**Consignes**
- 1) Dans l'extrait sur la bobine de Masson, pourquoi Masson a-t-il conçu cet appareil ? Répondez en une à trois phrases.
- 2) Reprenez sous forme de liste le paragraphe de l'extrait sur la bobine de Masson qui commence par « Un paquet cylindrique de tiges de fer », en gardant ses faits principaux.
- 3) Poursuivez l'extrait sur la bobine de Masson à partir de l'endroit où il s'arrête.

Eld4-6 - Bobine de Masson

Fonction

Produire et étudier des courants induits ; elle préfigure la bobine d'induction de Ruhmkorff (Eld4-7).

Description

La bobine de Masson que possède le lycée Louis le Grand est mentionnée dans le rapport du comité d’installation à l’exposition universelle de 1900 à Paris sous le numéro 138 avec l’indication « (collection du lycée Louis-le-Grand) ». Il y est dit : « cette bobine est le seul exemplaire qui ait été construit, et qui inspira Ruhmkorff dans la création de sa célèbre bobine qui ne diffère de celle de Masson que par l’interrupteur à marteau remplaçant l’interrupteur à roues. On a offert des sommes considérables de l’exemplaire unique de la bobine de Masson »



Elle est plus sophistiquée que celle que décrit Jamin dans son traité de physique (1870). L’École Polytechnique possède un exemplaire d’une autre version.

Un paquet cylindrique de tiges de fer, d'axe vertical sert de noyau autour duquel sont réalisés deux enroulements superposés : le plus interne est fait de quelques centaines de spires de fil de cuivre isolé d'assez gros diamètre (de l'ordre du millimètre), c'est la bobine inductrice ; le plus externe est fait de quelques milliers ou dizaines de milliers de spires de fil de cuivre isolé de petit diamètre (quelques dixièmes de millimètres) : c'est la bobine induite.

La bobine inductrice est alimentée par une pile et constitue avec celle-ci le circuit inducteur que nous appellerons encore circuit primaire (terminologie moderne).


Le courant dans la bobine inductrice (courant primaire) est établi, puis interrompu, périodiquement à l'aide d'un « rhéotome ». Il s'agit d'une roue en verre mue par une manivelle. Cette roue est cerclée d'une bande de cuivre continue sur un bord, crénelée sur l'autre (la figure 1 représente un développement de cette bande). Une languette de cuivre, reliée à l'autre borne du rhéotome s'appuie en permanence sur la partie discontinue (crénelée) de la bande. Le rhéotome étant introduit dans le circuit primaire on produit une série d'établissements et de coupures du courant inducteur en tournant la manivelle. Il en résulte, dans la bobine induite, et lorsqu'elle forme un circuit fermé, un courant induit de sens inverse lorsque le courant s'établit dans la bobine inductrice. C'est par ces courants induits que Faraday expliquait les phénomènes (étincelles) observés dans une bobine unique dans laquelle on établit puis on coupe le courant.

Pour faire l'étude expérimentale de ces courants induits, Masson conçut l'appareil appelé bobine de Masson et dont nous avons commencé la description précédemment. Il la construisit en 1842 avec Louis Breguet (1804-1883). Il s'agissait en particulier de vérifier que les quantités d'électricité transportées par les courants induits produits à l'établissement puis à la rupture du courant primaire sont égales mais circulent en sens opposés.

**Jeu de données**
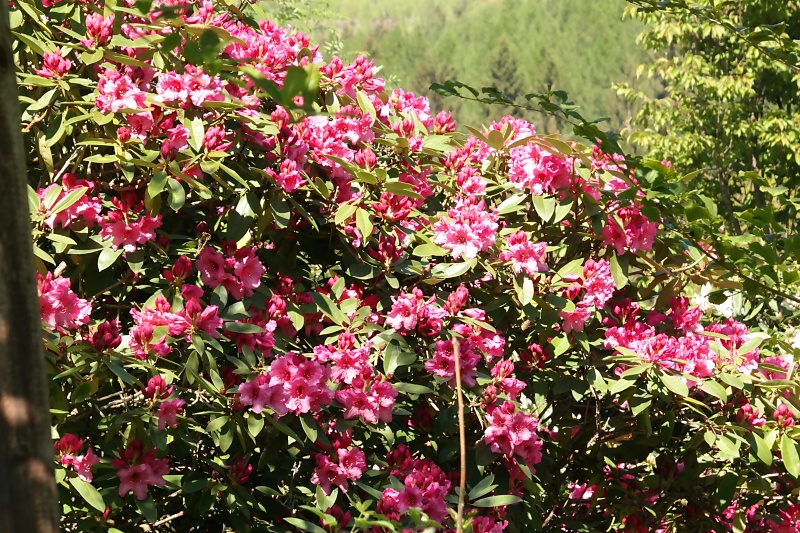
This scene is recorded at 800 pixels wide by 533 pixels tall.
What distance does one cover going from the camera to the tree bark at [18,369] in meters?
1.00

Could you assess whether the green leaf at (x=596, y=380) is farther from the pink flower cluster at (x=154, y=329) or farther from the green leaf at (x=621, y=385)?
the pink flower cluster at (x=154, y=329)

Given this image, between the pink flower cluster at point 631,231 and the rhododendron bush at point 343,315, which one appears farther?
the pink flower cluster at point 631,231

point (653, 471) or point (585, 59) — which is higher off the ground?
point (653, 471)

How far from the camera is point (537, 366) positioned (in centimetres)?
243

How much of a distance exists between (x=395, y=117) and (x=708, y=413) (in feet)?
3.75

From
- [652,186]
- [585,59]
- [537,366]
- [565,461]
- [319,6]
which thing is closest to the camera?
[652,186]

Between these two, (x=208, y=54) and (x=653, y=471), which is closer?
(x=208, y=54)

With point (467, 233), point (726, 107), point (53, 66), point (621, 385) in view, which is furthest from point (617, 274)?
point (726, 107)

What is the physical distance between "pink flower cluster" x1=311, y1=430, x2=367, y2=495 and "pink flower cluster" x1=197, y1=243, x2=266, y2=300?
404 millimetres

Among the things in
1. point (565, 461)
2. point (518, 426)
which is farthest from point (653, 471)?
point (518, 426)

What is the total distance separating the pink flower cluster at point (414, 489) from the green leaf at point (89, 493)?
550 millimetres

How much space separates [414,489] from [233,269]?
25.0 inches

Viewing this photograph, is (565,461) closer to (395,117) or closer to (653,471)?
(653,471)

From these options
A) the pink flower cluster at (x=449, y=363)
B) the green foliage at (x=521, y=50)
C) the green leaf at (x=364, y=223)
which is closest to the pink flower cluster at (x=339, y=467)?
the pink flower cluster at (x=449, y=363)
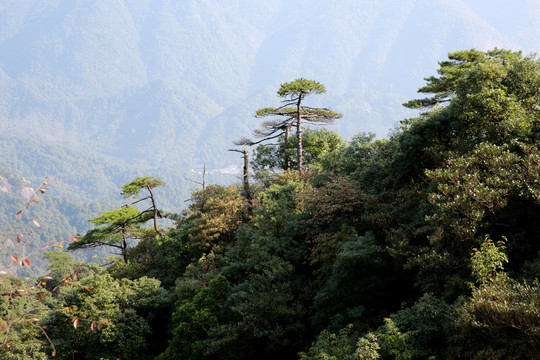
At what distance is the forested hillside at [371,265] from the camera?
8227 millimetres

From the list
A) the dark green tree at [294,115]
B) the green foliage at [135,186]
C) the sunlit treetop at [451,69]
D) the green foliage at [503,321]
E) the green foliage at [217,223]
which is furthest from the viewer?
the green foliage at [135,186]

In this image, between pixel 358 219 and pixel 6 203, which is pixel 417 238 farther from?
pixel 6 203

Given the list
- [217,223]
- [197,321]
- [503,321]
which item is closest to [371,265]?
[503,321]

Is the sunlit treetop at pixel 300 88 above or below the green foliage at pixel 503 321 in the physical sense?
above

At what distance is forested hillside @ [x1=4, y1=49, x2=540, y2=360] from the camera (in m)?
8.23

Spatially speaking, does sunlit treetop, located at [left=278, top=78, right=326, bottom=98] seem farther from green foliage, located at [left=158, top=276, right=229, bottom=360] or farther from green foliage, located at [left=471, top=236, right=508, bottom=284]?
green foliage, located at [left=471, top=236, right=508, bottom=284]

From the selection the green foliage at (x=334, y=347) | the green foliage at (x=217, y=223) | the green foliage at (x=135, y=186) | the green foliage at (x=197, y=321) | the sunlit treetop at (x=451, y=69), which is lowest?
the green foliage at (x=334, y=347)

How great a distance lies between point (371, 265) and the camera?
469 inches

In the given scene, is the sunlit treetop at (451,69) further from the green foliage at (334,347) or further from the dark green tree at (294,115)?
the green foliage at (334,347)

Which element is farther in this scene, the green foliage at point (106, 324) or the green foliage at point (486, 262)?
the green foliage at point (106, 324)

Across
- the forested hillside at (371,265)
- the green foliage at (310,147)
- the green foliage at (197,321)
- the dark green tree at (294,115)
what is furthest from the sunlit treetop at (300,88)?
the green foliage at (197,321)

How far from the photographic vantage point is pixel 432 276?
33.5 feet

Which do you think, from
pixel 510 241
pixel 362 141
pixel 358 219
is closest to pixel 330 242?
pixel 358 219

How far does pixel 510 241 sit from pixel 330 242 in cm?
559
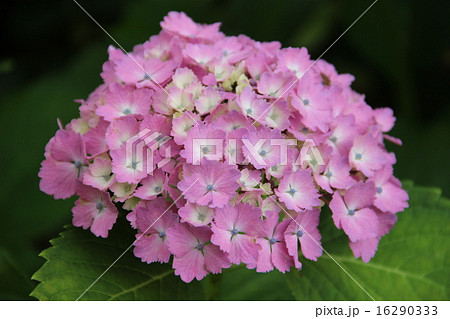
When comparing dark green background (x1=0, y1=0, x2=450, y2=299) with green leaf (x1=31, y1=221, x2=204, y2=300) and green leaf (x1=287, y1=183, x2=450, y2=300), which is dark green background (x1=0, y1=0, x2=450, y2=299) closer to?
green leaf (x1=287, y1=183, x2=450, y2=300)

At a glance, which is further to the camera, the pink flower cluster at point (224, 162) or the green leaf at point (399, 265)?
the green leaf at point (399, 265)

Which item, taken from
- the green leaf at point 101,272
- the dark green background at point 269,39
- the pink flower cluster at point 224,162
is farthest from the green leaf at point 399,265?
the dark green background at point 269,39

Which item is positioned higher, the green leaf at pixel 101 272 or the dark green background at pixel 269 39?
the dark green background at pixel 269 39

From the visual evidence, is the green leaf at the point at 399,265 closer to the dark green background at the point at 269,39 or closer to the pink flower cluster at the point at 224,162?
the pink flower cluster at the point at 224,162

**Réponses**
- 1) Masson l'a conçu pour étudier par l'expérience les courants induits. Il voulait surtout vérifier que les quantités d'électricité transportées par ces courants, à l'établissement puis à la rupture du courant primaire, sont égales mais circulent en sens opposés.

- 2)
- Noyau : un paquet cylindrique de tiges de fer, d'axe vertical.
- Autour du noyau : deux enroulements superposés.
- Enroulement interne, la bobine inductrice : quelques centaines de spires de fil de cuivre isolé d'assez gros diamètre (de l'ordre du millimètre).
- Enroulement externe, la bobine induite : quelques milliers ou dizaines de milliers de spires de fil de cuivre isolé de petit diamètre (quelques dixièmes de millimètres).

- 3)
De ce fait, Jamin donne une démonstration curieuse, mais incorrecte, ne faisant pas intervenir de champ magnétique (ni de flux). Cependant la propriété est vraie et elle était vérifiée en faisant passer les courants induits dans un voltamètre à sulfate de cuivre : les effets électrolytiques du courant induit inverse sont annulés par le courant induit direct.


La figure 3 extraite du petit traité de Jamin est un schéma disproportionné d'une bobine de Masson et Breguet. Le rhéotome aa’ est introduit dans le circuit inducteur. Le rhéotome cc', placé dans le circuit induit et dont les créneaux conducteurs sont alignés sur ceux de aa’ permet de recueillir en H, pour les étudier (par électrolyse) les courants induits par l'établissement du courant dans le primaire.

Le rhéotome bb', qui est introduit, lui aussi, dans un circuit comprenant la bobine induite et dont les créneaux conducteurs sont alignés sur les créneaux isolants de aa’ permet de recueillir en K les courants induits par l'extinction du courant primaire. On peut ainsi séparer, pour les étudier, les extra-courants de fermeture et d'ouverture.

La bobine de Masson que possède le lycée Louis le Grand est plus complexe, des bornes (4) permettent de fragmenter la bobine inductrice et d'utiliser deux (ou plus) circuits primaires. De même, il y a deux enroulements secondaires.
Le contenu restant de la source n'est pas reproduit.